Потом подошёл к довольно высокому мужчине с красноватым лицом, голым до половины черепом, по которому проходил широкий шрам, и с тёмной бородой. Его можно было принять за простого сельского дворянина, если бы живые, ничего не упускающие глаза не свидетельствовали о сильной умственной деятельности.
— Добрый вечер, фон Беннигсен! — сказал первый министр черезвычайно учтивым тоном, но без всякого оттенка сердечной теплоты. — Очень рад видеть вас у себя — я почти боялся, что вы станете держаться вдали отсюда.
— Как могли вы так подумать, ваше сиятельство! — отвечал фон Беннигсен с поклоном. — Я уже много лет доказывал свою готовность посвятить все силы тому делу, которое вы ведёте с таким успехом.
— Конечно! — согласился Бисмарк. — Однако я желал бы рассчитывать на вашу поддержку в созидании этого успеха, но вместо того вижу, к своему величайшему удивлению, что при совещаниях о Конституции вы и ганноверские депутаты, принадлежащие к вашей партии, воздвигаете мне почти столько же препятствий, сколько партикуляристы и приверженцы Гвельфов. Таким образом, мы не подвигаемся к цели, которую вы также признаете своей.
— В вопросах о государственных принципах я не могу изменить своим убеждениям, — отвечал фон Беннигсен. — Что же касается дела объединения на практике, то ваше сиятельство всегда может быть уверено в моём ревностном содействии как в Германии, так и в моём родном Ганновере.
— Ганновер очень требователен! — заметил граф задумчиво. — Я надеялся, что прусское управление встретит там более ласковый приём. Кажется, сама ваша партия ошибается относительно настроения страны — агитация короля Георга находит себе плодоносную почву.
— Король Георг является для ганноверцев воплощением автономии, самостоятельности или независимого самоуправления страны, — сказал фон Беннигсен. — Агенты короля искусно пользуются этим врождённым у всех ганноверцев чувством суверенности, между тем как высшие органы нового управления часто оскорбляют это чувство без всякой необходимости. Диктатура стесняет население и представляет ему прошедшее в чудесном свете. Лучшее средство — как можно скорее организовать управление на автономическом основании; для этого следует призвать людей, пользующихся доверием страны.
— Людей, пользующихся доверием страны! — повторил граф Бисмарк. — Кто же эти люди?
Фон Беннигсен посмотрел на него с удивлением.

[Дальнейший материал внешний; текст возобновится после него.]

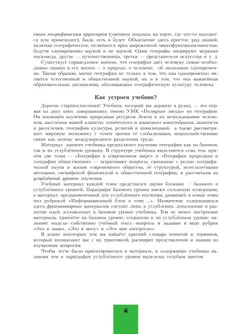 География. 10 класс. Учебник. Базовый и углублённый уровни 28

— Как это узнать? Должна ли выбрать их страна? Но это вызовет опасное брожение и, быть может, поведёт к более опасным результатам. — Созову ли их я? В таком случае будут ли они иметь доверие страны? Вопрос труден, — продолжал граф. — Я уже подумывал об уполномоченных, подумаю ещё и, вероятно, мы вскоре обсудим.
Фон Беннигсен поклонился.
Граф Бисмарк отошёл и встретил Виндтхорста, главного королевского прокурора апелляционного суда в Целле, прежде бывшего ганноверским министром.

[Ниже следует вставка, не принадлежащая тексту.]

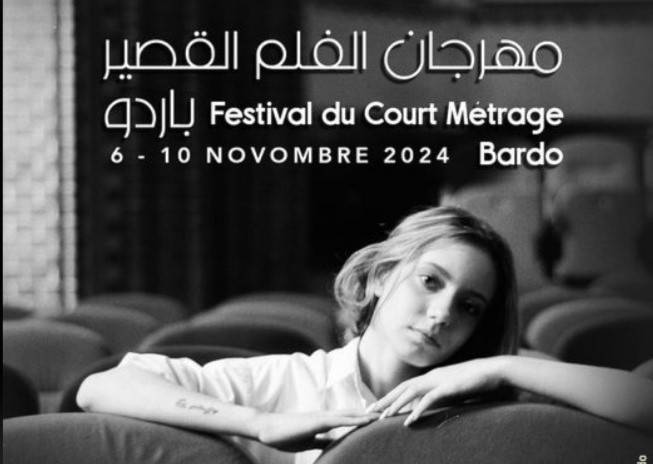 "مهرجان الفيلم القصير باردو": دورة أولى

Едва ли две какие-либо другие личности представляли более резкий контраст, чем граф Бисмарк и Виндтхорст.
Маленький, сгорбленный бывший ганноверский министр юстиции, теперь уполномоченный королём Георгом вести переговоры о выделе имущества, казался почти карликом перед высокой, могучей фигурой союзного канцлера. Сколько искренности, сознательной и гордой силы выражалось в крупных чертах графа Бисмарка, столько скрытой хитрости и лукавства было в выразительных чертах своеобразного некрасивого лица Виндтхорста. На широких, но подвижных и выразительных устах часто играла саркастическая улыбка; большие круглые очки, казалось, скорее имели целью скрывать глаза, чем помогать слабому зрению, потому что взор маленьких серых глаз во время разговора устремлялся поверх очков на собеседника. Широкий, круглый, очень выпуклый череп был покрыт жиденькими короткими седыми волосами; поразительно маленькие женственные руки, выглядывавшие из-под широких рукавов старомодного фрака, сопровождали речь Виндтхорста резкими жестами; подбородок часто прятался в широкий белый галстук, а пристальный взгляд неотрывно фиксировал реакцию на каждое сказанное слово.